I don't believe it is the result of a LLM, more like an oversimplification, or maybe a minor fuckup on the part of the author as simple majority voting is often used in redundant systems, just not for memories as there are better ways.

And for a LLM result, this is what ChatGPT says when asked "How does memory error correction differ from quantum error correction?", among other things.

> Relies on redundancy by encoding extra bits into the data using techniques like parity bits, Hamming codes, or Reed-Solomon codes.

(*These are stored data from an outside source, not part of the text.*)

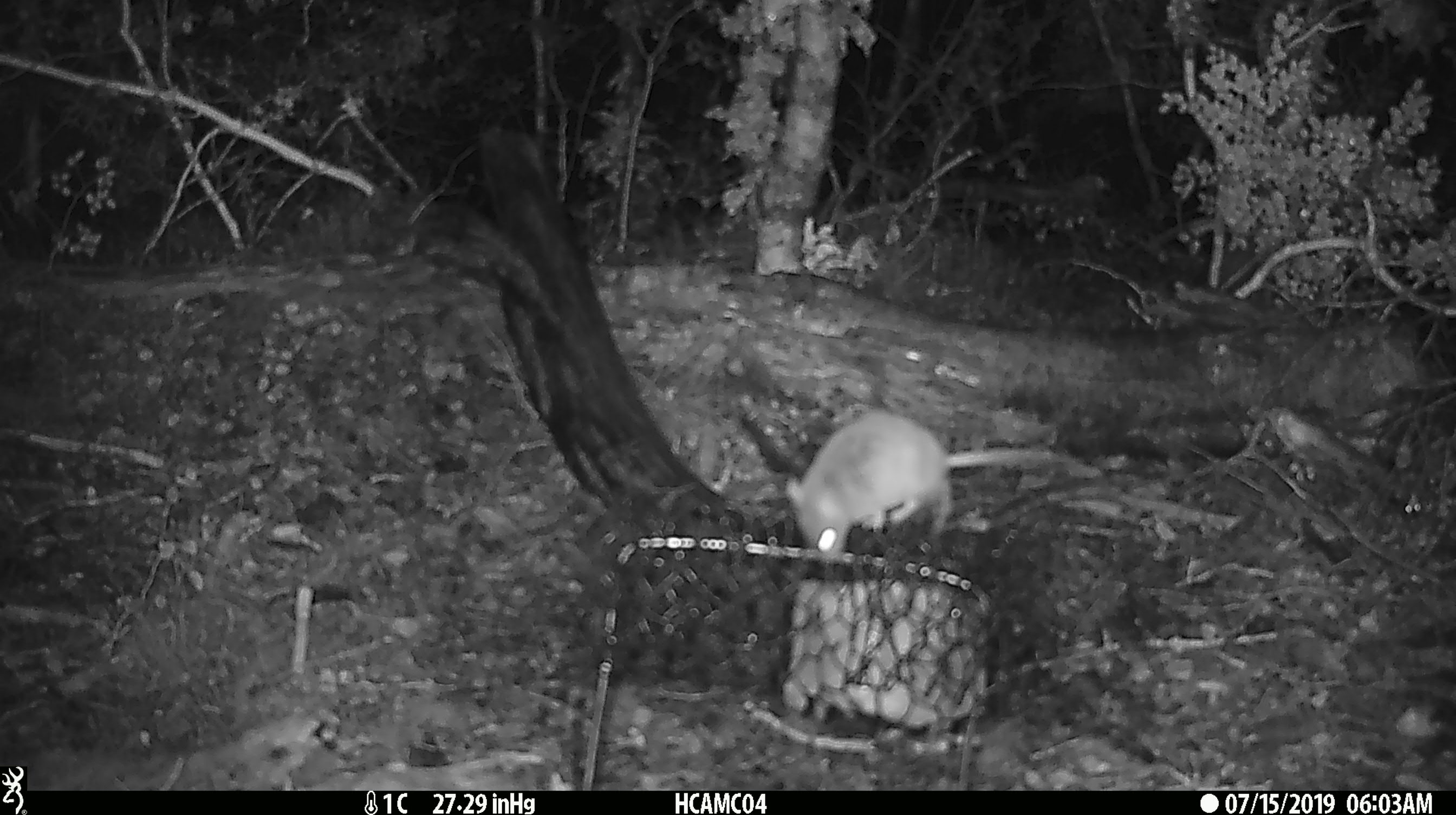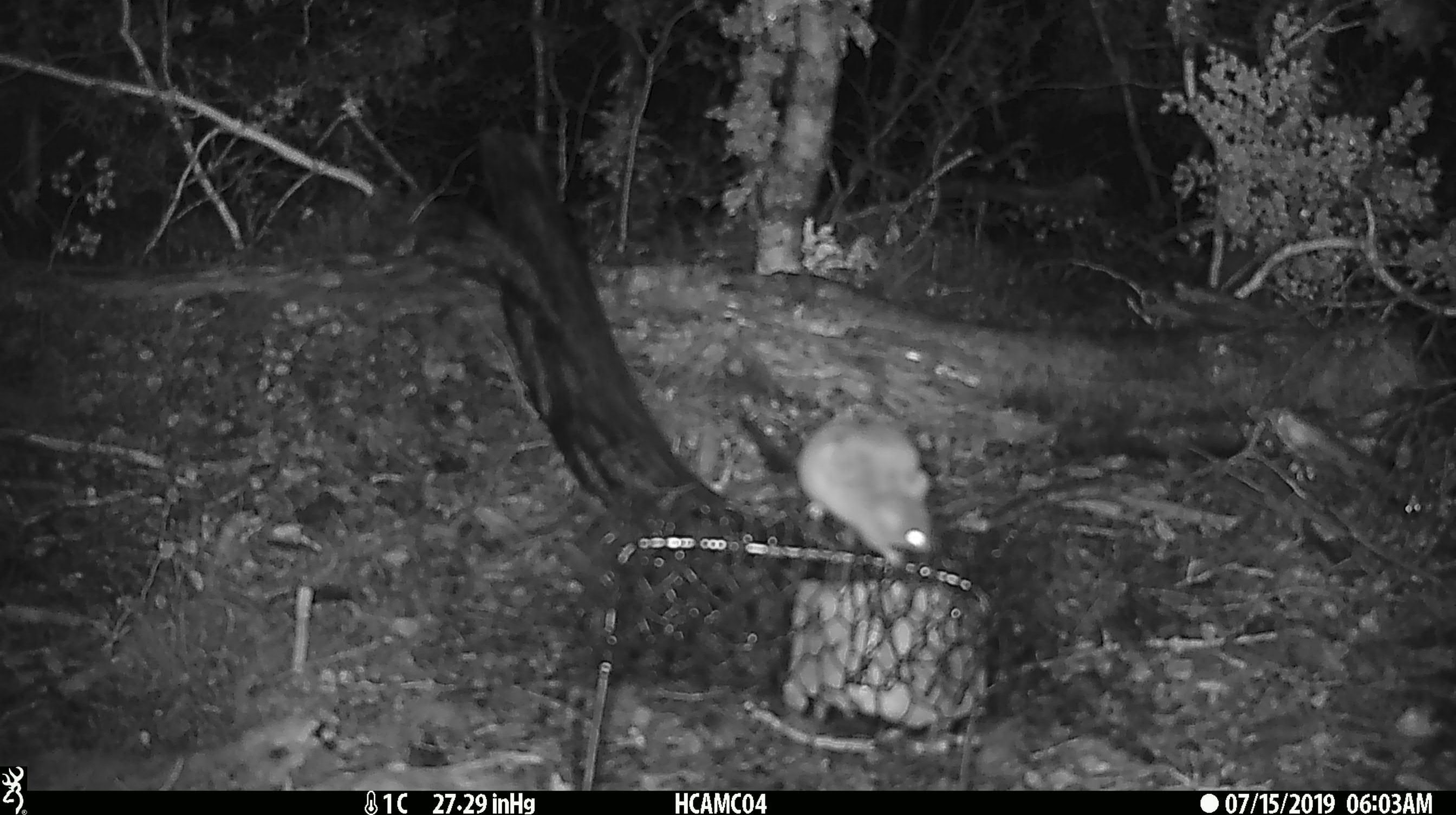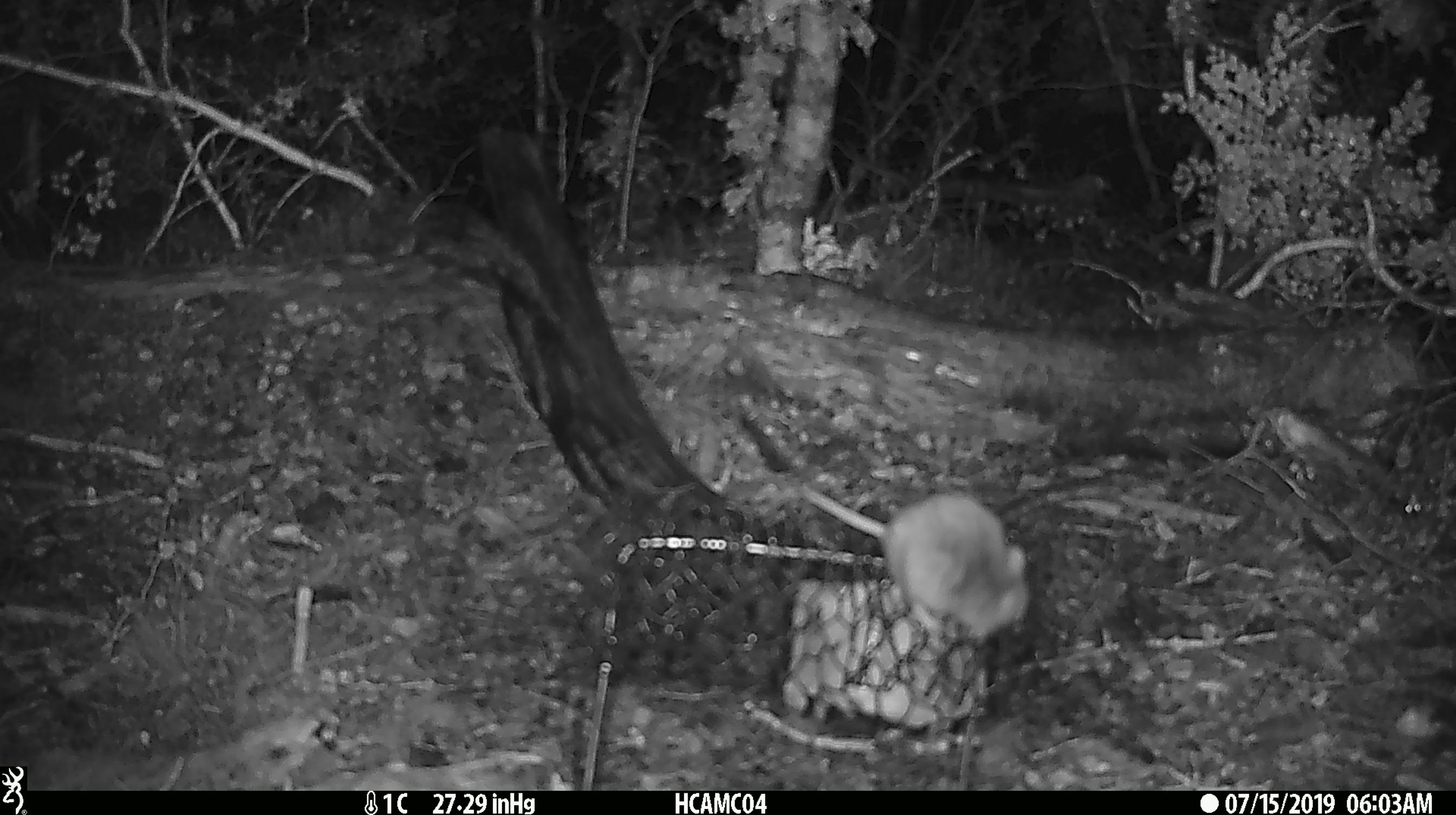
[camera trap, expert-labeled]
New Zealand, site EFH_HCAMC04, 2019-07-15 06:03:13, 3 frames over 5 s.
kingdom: Animalia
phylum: Chordata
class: Mammalia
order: Rodentia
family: Muridae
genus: Mus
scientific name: Mus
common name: mouse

And when asked for a simplified answer

> Classical memory error correction fixes mistakes in regular computer data (0s and 1s) by adding extra bits to check for and fix any errors, like a safety net catching flipped bits. Quantum error correction, on the other hand, protects delicate quantum bits (qubits), which can hold more complex information (like being 0 and 1 at the same time), from errors caused by noise or interference. Because qubits are fragile and can’t be directly measured without breaking their state, quantum error correction uses clever techniques involving multiple qubits and special rules of quantum physics to detect and fix errors without ruining the quantum information.

Absolutely no mention of majority voting here.

EDIT: GPT-4o mini does mention majority voting as an example of a memory error correction scheme but not as the way to do it. The explanation is overall more clumsy, but generally correct, I don't know enough about quantum error correction to fact-check.